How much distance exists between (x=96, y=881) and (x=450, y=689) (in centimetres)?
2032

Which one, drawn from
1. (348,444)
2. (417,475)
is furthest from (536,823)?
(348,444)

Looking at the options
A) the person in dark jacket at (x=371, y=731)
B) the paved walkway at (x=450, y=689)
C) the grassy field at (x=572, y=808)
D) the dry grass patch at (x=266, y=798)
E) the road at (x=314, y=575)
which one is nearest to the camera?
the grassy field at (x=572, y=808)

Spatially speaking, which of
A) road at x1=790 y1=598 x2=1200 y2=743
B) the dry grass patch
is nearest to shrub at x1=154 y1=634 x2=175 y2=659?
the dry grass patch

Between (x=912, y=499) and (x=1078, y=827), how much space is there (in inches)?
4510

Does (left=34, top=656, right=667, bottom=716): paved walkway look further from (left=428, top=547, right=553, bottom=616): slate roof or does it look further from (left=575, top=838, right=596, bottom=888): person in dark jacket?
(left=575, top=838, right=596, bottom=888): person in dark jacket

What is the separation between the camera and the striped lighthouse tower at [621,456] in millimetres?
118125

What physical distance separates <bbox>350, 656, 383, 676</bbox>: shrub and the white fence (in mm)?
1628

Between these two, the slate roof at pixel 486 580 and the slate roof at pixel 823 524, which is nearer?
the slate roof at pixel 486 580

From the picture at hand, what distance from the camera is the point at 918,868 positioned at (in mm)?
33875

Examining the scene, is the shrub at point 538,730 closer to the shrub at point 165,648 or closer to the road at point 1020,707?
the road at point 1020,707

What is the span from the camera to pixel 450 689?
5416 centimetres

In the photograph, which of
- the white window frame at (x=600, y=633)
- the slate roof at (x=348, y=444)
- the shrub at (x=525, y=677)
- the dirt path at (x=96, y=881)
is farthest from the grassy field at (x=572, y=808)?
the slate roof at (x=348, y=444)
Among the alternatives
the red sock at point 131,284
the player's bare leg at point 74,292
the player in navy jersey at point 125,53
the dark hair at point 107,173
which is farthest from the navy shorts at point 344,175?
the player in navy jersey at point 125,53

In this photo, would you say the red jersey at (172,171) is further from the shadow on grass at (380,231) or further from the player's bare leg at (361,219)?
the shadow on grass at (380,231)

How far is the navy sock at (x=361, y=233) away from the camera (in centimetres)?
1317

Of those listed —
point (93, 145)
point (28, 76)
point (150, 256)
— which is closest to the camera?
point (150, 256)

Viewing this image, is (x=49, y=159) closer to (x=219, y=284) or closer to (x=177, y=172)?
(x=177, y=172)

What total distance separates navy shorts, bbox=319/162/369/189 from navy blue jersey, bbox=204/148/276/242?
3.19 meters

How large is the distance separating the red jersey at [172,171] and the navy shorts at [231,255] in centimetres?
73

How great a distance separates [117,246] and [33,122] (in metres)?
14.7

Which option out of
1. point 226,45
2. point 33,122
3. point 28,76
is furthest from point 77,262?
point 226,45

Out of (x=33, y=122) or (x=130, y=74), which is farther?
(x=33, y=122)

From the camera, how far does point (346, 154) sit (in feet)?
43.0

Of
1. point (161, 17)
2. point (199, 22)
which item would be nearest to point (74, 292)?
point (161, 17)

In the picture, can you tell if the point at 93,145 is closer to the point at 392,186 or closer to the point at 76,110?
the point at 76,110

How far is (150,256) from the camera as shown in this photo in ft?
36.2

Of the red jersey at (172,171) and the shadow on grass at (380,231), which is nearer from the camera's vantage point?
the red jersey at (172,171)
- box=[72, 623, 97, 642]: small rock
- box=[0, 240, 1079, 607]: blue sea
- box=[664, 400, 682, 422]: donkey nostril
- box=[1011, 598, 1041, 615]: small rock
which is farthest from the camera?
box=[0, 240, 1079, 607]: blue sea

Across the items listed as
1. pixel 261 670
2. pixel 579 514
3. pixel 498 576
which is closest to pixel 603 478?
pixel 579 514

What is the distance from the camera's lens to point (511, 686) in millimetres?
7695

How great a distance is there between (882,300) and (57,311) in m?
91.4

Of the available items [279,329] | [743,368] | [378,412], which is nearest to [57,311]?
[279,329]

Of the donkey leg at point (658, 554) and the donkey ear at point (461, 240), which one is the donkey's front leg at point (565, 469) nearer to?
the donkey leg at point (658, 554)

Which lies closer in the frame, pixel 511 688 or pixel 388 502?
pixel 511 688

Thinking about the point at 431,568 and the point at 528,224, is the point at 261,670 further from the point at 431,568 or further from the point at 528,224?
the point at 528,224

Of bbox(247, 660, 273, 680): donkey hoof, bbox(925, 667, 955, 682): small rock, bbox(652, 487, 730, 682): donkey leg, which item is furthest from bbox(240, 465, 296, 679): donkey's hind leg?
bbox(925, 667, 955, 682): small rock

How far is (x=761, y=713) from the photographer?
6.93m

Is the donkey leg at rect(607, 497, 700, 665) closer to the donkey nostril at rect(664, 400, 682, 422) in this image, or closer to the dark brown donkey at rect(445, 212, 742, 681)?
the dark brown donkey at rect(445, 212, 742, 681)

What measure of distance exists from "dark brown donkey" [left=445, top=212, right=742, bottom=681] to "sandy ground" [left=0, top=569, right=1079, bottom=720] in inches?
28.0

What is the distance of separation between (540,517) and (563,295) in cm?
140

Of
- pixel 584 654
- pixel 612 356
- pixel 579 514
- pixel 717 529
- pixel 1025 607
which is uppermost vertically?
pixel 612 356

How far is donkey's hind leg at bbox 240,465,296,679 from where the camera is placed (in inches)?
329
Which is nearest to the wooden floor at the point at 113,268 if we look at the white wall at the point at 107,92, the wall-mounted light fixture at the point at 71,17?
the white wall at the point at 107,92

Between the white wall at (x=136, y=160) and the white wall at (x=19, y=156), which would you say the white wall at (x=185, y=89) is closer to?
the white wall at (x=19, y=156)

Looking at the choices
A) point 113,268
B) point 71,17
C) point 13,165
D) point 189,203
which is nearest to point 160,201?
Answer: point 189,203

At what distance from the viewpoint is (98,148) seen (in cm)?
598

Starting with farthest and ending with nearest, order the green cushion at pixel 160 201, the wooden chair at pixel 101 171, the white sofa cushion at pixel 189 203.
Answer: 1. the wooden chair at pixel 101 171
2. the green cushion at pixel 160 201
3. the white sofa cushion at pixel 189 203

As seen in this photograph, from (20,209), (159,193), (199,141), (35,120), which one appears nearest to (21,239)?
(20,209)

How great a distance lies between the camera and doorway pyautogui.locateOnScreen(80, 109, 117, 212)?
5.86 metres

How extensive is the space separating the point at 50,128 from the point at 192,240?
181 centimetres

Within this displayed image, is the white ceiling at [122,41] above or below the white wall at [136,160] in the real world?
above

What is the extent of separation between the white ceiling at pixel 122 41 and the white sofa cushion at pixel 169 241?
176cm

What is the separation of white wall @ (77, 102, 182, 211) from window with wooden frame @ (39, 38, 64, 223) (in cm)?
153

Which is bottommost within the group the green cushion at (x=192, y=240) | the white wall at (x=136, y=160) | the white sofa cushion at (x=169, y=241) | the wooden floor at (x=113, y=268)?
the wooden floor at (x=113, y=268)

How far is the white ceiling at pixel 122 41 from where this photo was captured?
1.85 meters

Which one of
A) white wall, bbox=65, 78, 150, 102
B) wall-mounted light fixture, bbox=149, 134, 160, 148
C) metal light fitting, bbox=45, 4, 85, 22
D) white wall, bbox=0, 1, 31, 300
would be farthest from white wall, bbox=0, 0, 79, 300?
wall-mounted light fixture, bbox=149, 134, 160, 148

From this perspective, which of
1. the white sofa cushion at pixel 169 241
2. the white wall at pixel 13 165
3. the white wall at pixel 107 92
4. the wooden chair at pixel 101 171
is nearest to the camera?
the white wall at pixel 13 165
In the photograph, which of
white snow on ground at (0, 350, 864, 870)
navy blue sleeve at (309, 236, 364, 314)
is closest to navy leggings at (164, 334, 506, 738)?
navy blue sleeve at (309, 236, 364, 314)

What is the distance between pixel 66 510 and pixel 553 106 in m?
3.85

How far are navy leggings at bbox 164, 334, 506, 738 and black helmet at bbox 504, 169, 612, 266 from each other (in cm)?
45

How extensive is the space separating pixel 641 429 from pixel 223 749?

++++++++++++++++++++

| Required task |
Set out exactly the run of lines that begins at the line holding "What is the distance between" and ends at the last line of the data.

| Task response |
What is the distance between pixel 66 510 and pixel 553 106 in m?
3.85

How far are navy leggings at bbox 164, 334, 506, 738 and black helmet at bbox 504, 169, 612, 266 from each other (in cm)?
45

How extensive is the space separating pixel 641 429 from pixel 223 749?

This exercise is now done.